Unfortunately most individual investors can't afford the kind of independent financial analysis that Schilit provides. Signing up for his service costs $35,000 a year. An institution can save that much on a single tip, but it's as big as the entire portfolio of many Washington investors.
Some independent investment advisory firms do sell reports on companies to individual investors, but Schilit doubts that selling securities research at retail could be a viable business. Most Wall Street firms give away analyst research to their retail investors. Their revenue comes from persuading investors to buy stocks, not giving them good advice, which goes a long way toward explaining things.
At last week's hearing, lawmakers suggested Congress might demand that Wall Street firms spin their research divisions off into separate companies, so analysts would no longer be tempted to toady up to companies who were investment banking clients.
That seems unrealistic. Investment bankers need research. It's nonsensical to prohibit them from doing it themselves and demand they buy it from somebody else.
And if the banking side of a Wall Street firm isn't going to bankroll the research, who will? Brokerage firms can't charge retail customers for research or try to finance research costs out of commission revenue. The firms with big networks of branches are already losing small investors to discount brokers.
One way to end the conflict of interest between investment bankers and their analyst colleagues would be to change the way analysts are compensated. Instead of being paid for attracting banking clients for the firm, analysts ought to be paid for the long-term performance of the stocks they pick for investors. They shouldn't get bonuses because the stocks they touted last year did well.
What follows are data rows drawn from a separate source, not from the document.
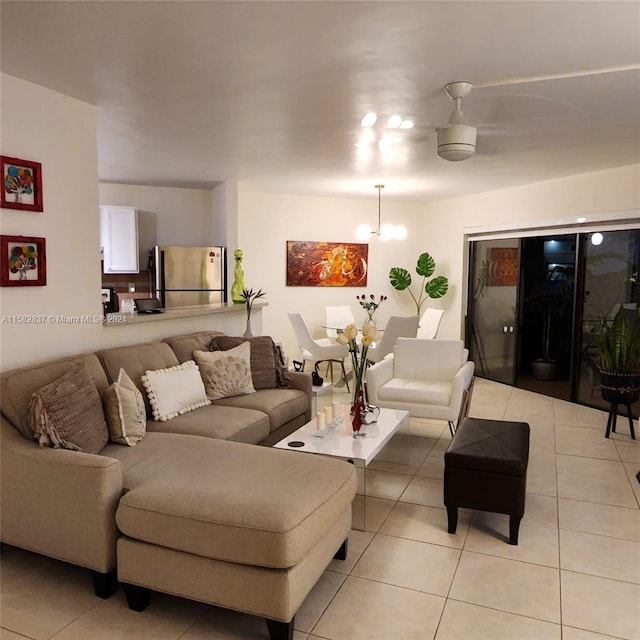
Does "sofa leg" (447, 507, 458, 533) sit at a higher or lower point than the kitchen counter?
lower

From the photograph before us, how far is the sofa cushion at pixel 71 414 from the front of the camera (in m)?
2.50

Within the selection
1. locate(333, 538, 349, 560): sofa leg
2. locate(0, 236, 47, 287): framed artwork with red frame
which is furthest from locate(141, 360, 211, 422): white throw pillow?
locate(333, 538, 349, 560): sofa leg

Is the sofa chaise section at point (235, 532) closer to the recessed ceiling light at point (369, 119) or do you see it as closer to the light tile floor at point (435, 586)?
the light tile floor at point (435, 586)

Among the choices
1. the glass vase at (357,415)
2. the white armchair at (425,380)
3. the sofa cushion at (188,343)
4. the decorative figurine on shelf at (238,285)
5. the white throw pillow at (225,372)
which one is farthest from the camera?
the decorative figurine on shelf at (238,285)

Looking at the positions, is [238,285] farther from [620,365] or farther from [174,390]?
[620,365]

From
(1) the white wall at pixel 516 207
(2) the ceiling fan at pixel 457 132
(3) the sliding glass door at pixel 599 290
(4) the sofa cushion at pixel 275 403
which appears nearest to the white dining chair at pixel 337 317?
(1) the white wall at pixel 516 207

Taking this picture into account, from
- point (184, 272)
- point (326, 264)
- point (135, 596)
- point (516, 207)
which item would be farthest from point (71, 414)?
point (516, 207)

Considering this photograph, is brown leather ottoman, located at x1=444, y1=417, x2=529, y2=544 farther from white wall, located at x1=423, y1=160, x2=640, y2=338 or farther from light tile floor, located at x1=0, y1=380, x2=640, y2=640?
white wall, located at x1=423, y1=160, x2=640, y2=338

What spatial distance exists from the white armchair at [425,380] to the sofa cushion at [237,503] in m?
1.94

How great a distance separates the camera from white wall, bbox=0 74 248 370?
9.91ft

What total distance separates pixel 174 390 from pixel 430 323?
14.4 ft

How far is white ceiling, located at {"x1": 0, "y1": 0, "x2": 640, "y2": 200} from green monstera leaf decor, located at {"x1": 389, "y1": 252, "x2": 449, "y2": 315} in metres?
2.62

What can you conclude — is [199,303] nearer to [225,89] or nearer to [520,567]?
[225,89]

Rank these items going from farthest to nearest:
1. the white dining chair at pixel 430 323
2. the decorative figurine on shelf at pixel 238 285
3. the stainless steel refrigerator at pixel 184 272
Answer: the white dining chair at pixel 430 323 → the stainless steel refrigerator at pixel 184 272 → the decorative figurine on shelf at pixel 238 285
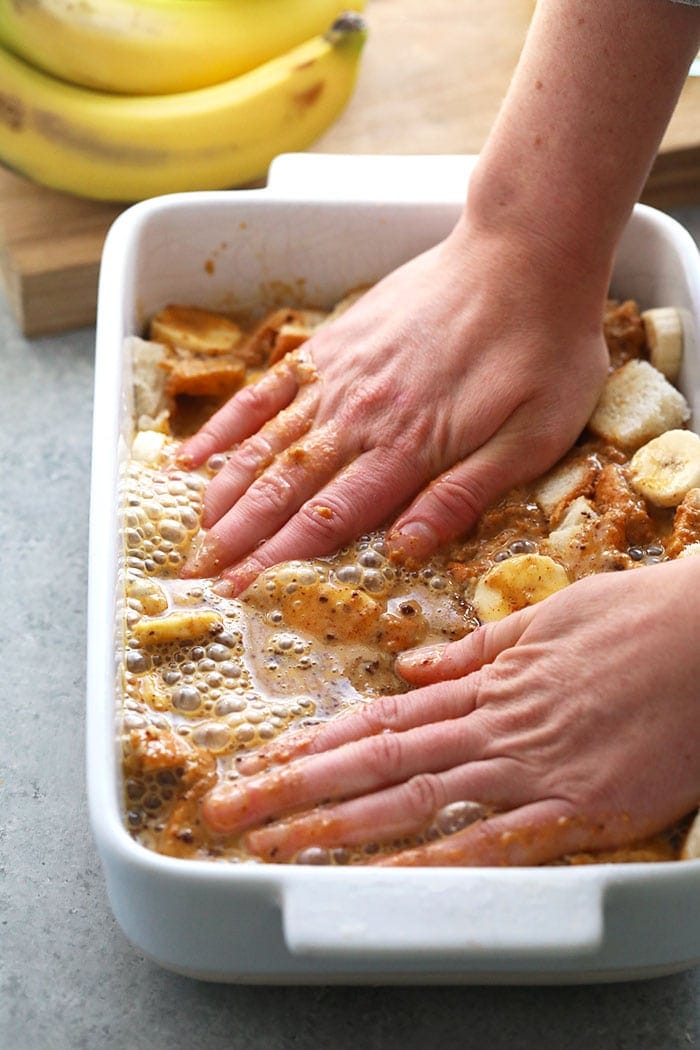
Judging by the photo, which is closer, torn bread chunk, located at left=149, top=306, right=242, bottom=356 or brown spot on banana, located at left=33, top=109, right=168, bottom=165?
torn bread chunk, located at left=149, top=306, right=242, bottom=356

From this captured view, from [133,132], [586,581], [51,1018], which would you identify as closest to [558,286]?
[586,581]

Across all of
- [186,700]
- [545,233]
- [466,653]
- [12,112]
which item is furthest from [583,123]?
[12,112]

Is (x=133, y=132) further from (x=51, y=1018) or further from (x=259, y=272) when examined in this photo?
(x=51, y=1018)

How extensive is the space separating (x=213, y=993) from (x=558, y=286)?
1.96 feet

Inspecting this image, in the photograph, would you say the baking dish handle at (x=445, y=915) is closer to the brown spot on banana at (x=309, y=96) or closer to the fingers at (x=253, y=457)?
the fingers at (x=253, y=457)

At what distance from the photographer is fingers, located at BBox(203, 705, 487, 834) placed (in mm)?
818

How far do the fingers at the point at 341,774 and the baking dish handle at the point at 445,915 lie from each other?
97 millimetres

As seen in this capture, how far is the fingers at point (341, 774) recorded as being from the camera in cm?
82

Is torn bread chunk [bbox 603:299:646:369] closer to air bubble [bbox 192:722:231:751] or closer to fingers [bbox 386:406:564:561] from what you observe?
fingers [bbox 386:406:564:561]

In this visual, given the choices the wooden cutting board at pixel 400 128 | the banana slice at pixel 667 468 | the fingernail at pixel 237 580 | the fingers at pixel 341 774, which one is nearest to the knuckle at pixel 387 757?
the fingers at pixel 341 774

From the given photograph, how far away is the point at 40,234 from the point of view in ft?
4.61

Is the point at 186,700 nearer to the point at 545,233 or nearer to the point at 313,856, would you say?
the point at 313,856

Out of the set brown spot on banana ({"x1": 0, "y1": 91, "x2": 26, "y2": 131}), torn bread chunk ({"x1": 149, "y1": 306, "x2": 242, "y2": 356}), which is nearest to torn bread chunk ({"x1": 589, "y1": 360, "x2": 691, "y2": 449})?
torn bread chunk ({"x1": 149, "y1": 306, "x2": 242, "y2": 356})

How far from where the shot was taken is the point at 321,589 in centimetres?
98
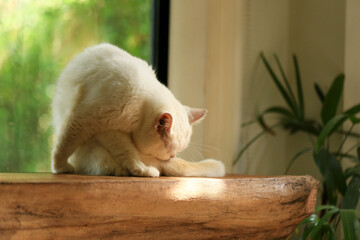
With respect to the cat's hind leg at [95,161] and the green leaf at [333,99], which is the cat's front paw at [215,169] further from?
the green leaf at [333,99]

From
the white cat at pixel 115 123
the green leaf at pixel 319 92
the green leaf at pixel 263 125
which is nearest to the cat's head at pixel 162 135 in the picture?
the white cat at pixel 115 123

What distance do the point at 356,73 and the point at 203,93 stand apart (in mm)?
701

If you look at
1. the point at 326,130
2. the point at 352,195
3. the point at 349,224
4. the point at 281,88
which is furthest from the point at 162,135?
the point at 281,88

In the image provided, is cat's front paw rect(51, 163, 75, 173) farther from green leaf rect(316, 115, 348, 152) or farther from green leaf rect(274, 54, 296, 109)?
green leaf rect(274, 54, 296, 109)

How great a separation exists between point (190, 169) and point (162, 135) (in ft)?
0.51

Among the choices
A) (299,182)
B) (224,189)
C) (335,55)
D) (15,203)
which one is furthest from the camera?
(335,55)

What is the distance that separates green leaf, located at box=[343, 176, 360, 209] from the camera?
1657 millimetres

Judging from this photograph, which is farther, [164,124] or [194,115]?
[194,115]

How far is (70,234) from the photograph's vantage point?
0.80m

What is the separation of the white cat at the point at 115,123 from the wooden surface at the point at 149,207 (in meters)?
0.13

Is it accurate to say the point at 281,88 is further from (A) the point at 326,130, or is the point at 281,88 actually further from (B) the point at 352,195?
(B) the point at 352,195

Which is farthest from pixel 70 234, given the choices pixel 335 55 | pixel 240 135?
pixel 335 55

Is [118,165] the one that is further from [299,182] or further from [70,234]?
[299,182]

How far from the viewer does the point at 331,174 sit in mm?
1802
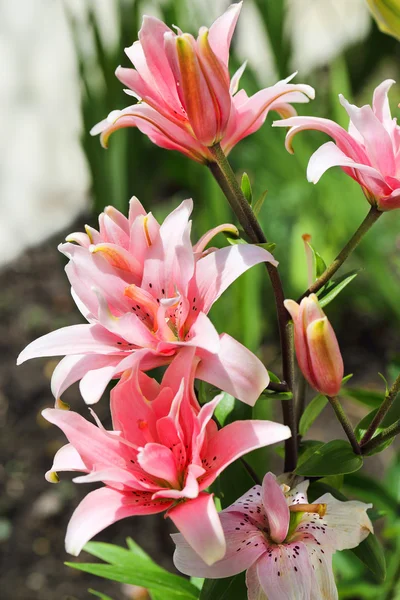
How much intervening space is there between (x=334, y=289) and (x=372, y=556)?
0.57 ft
Their bonus should be held up until those stocks have turned in a track record of two, three or five years.
As Fed Chairman Alan Greenspan suggested a few years ago, compensation based on stock market performance has to be judged in the context of the overall market. During a bull run when the market goes up 40 percent in one year, only people who beat the market deserve a bonus.
Their are undoubtedly many other things that could be done to restore investors' confidence in Wall Street analysts. Congress stands ready to prescribe remedies, but that is not the best solution. Wall Street prides itself on the innovations fostered by the United States' free markets. The challenge now is whether Wall Street can be innovative enough to clean up its own act.